A propos de Karim Benzema, M. Valls a notamment évoqué united nations devoir d’« exemplarité » pour justifier une décision de mise à l’écart du groupe France. « Par rapport à la jeunesse, united nations grand sportif se doit d’être exemplaire », a ainsi affirmé le premier ministre. Une notion floue que ni Libération aujourd’hui ni Le Monde, dans ses articles du 28 novembre 2015 et sur Le Monde.fr le 2 décembre traitant de l’affaire en sextape, n’ont utilisée.

Or, lorsqu’on évoque united nations supposé « devoir d’exemplarité des sportifs », on met de côté ce principe fondamental du droit. United nations état de fait d’autant plus choquant que cela ne concerne qu’une infime partie en population, à savoir l’ensemble des sportifs de haut niveau avec une mention spéciale pour l’ensemble des footballeurs. Ce sont l’ensemble des seuls soumis à ce régime d’exception.

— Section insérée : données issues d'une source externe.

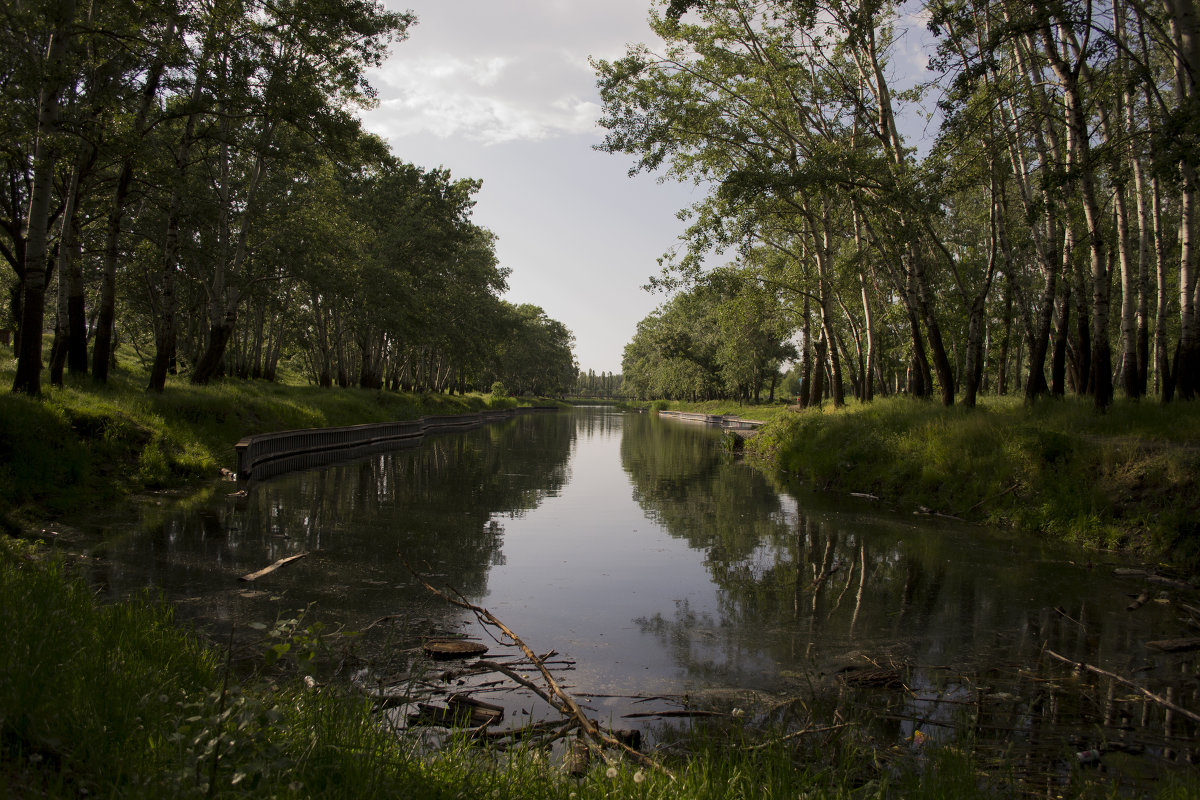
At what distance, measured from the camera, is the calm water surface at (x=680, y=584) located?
21.5 ft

Vehicle ce « devoir d’exemplarité » – , qui renvoie à la charte de bonne conduite de l’équipe de France, est cependant aux antipodes en rigueur juridique qui devrait commander toute décision de mise à l’écart. Le droit est clair sur ce point. Aucune mise en examen, aucune audition en tant que témoin ne devrait obérer la possibilité d’une sélection de Karim Benzema en équipe de France. Et c’est là où cela pose problème.